Page extract:
*****

# Blast Force



## CQB (Mar 6, 2018)

Some interesting observations on blast trauma. 

Blast Force | National Geographic


----------



## Etype (Mar 19, 2018)

There is also a lot of research, especially in the SOF community, being done on the cumulative affect of low intensity blast exposure -like from CQB and even firing heavy weapons.

There is a lot of interest on the affect blasts have on the pituitary gland. I'm not a medical professional and can't speak intelligently on the matter, but from what I gather, it is incredibly delicate and particular sensitive to blasts due to its location. Low testosterone levels in surprisingly young members of SOF have been attributed to this, and of course all of the negative physical, mental, and emotional things that come with such changes.


----------



## DC (Mar 19, 2018)

https://www.cdc.gov/niosh/docket/archive/pdfs/NIOSH-125/125-ExplosionsandRefugeChambers.pdf

One of my personal conditions
https://blastinjuryresearch.amedd.a...re_from_Shoulder-Mounted_Rocket_Launchers.pdf


----------



## DocIllinois (Mar 19, 2018)

Etype said:


> There is also a lot of research, especially in the SOF community, being done on the cumulative affect of low intensity blast exposure -like from CQB and even firing heavy weapons.
> 
> There is a lot of interest on the affect blasts have on the pituitary gland. I'm not a medical professional and can't speak intelligently on the matter, but from what I gather, it is incredibly delicate and particular sensitive to blasts due to its location. Low testosterone levels in surprisingly young members of SOF have been attributed to this, and of course all of the negative physical, mental, and emotional things that come with such changes.

*****

Stored data:
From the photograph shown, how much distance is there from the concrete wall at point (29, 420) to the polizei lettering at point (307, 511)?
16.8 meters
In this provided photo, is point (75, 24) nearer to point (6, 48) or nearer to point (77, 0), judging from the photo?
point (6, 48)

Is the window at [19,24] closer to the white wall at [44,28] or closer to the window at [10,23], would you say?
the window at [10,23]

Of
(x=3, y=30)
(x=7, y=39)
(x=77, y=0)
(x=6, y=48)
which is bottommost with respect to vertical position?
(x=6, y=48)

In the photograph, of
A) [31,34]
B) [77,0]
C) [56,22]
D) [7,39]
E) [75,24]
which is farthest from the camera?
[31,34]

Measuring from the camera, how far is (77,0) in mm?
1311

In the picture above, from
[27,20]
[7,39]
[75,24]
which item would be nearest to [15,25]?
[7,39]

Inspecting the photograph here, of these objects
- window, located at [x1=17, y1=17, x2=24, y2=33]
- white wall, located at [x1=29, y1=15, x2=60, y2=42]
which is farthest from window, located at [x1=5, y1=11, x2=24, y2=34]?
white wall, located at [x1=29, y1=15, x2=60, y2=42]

*****

Parts of the exercise:
1. Reproduce the passage of the blast trauma thread that begins at the words "## Etype (Mar" and stops after the words "DC (Mar 19, 2018)".
2. List the usernames of everyone who posts in the blast trauma thread, in the order their posts appear.
3. Continue the forum thread on blast trauma, picking up right after its final line.

Task-by-task results:
1.
## Etype (Mar 19, 2018)

There is also a lot of research, especially in the SOF community, being done on the cumulative affect of low intensity blast exposure -like from CQB and even firing heavy weapons.

There is a lot of interest on the affect blasts have on the pituitary gland. I'm not a medical professional and can't speak intelligently on the matter, but from what I gather, it is incredibly delicate and particular sensitive to blasts due to its location. Low testosterone levels in surprisingly young members of SOF have been attributed to this, and of course all of the negative physical, mental, and emotional things that come with such changes.


----------



## DC (Mar 19, 2018)

2. CQB, Etype, DC, DocIllinois

3.
I'd be interested in the cumulative effects studies when they start to be published.  The pilot I could find on the subject covered brain perturbation linked to the repeated low level blast exposure of those in breaching operations.

*Serum Brain Biomarker Level, Neurocognitive Performance, and Self-Reported Symptom Changes in Soldiers Repeatedly Exposed to Low-Level Blast: A Breacher Pilot Study*


You are on base about the pituitary being sensitive to blast trauma with possible functional alterations, specifically in TBI cases.

*Prevalence of hypothalamo pituitary dysfunction in patients of traumatic brain injury*

*Impaired Pituitary Axes Following Traumatic Brain Injury*

*Findings from Structural MR Imaging in Military Traumatic Brain Injury *
 " Pituitary abnormalities were identified in a large proportion (29.0% [242 of 834]; OR, 16.8) of TBI participants."


Ironically, altered pituitary function may also negatively influence TBI recovery.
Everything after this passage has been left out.